Netflix (s NFLX) has been extremely successful with an online streaming offering that’s primarily “re-run TV” — that is, later syndicated content that has already run its course on the major cable and broadcast networks. But there could also be the possibility for it to work with broadcast companies to keep low-rated shows that have a lot of Netflix viewers on the air.
Netflix just recently got into licensing original programming, with a deal to gain exclusive rights to the Kevin Spacey-David Fincher project House of Cards. That deal will put House of Cards on Netflix instead of a pay TV network like HBO (s TWX) or Showtime. (s CBS) On its earnings call, CEO Reed Hastings said the subscription video provider could see itself doing a few more similar deals before the program becomes available.

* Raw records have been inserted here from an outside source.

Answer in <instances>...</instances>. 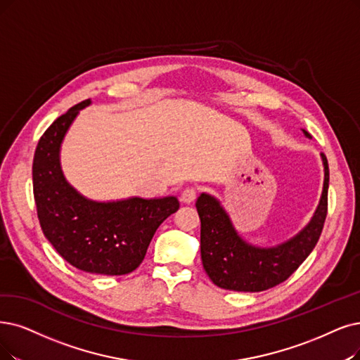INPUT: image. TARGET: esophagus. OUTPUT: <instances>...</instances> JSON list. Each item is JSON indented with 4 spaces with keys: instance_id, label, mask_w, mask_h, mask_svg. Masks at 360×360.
Returning <instances> with one entry per match:
<instances>
[{
    "instance_id": "esophagus-1",
    "label": "esophagus",
    "mask_w": 360,
    "mask_h": 360,
    "mask_svg": "<svg viewBox=\"0 0 360 360\" xmlns=\"http://www.w3.org/2000/svg\"><path fill=\"white\" fill-rule=\"evenodd\" d=\"M195 199H196V189L193 188H186L180 195V200L184 204H191Z\"/></svg>"
}]
</instances>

So what’s next for Netflix? With plenty of rerun programming and now some original programming, Hastings said the company could keep some shows that are on the chopping block alive, by working with broadcasters and cable networks. In an interview, MediaMemo’s Peter Kafka asked if it would make sense for Netflix to do so. Hastings’ response:
“Yes. For example, Friday Night Lights wasn’t going to get continued two seasons ago on NBC, and DirecTV did a deal to extend that show. So we can see ourselves doing something like that — extending a season of something that was doing well on Netflix.”
Netflix wouldn’t be the first subscription video service to do so. As Hastings mentioned, DirecTV (s DTV) helped save Friday Night Lights from extinction by making a deal with NBC. (s CMCSA) (s ge) DirecTV also picked up the low-rated but critically acclaimed FX show Damages when it was facing cancellation. But DirecTV has decided against doing more show-saving deals in the future.
Keeping an ailing show with a niche audience running could actually make sense for Netflix. Unlike the broadcast networks, Netflix doesn’t depend on ratings from live show airings to appease advertisers; instead, it justifies the cost of licensing through the number of subscribers it has and how often they view the content over the life of the license.
And for the networks, a Netflix deal could provide an additional revenue stream for those shows, which could potentially offer more value than advertising alone. Such a deal could also have the added benefit of boosting viewership during the live airing: Netflix argues that shows with episodes available through its streaming service — like Starz’s Spartacus — pull better ratings as a result. That’s in part because Netflix raises the visibility of those shows, and in part because viewers are able to catch up on shows that they missed through on-demand viewing.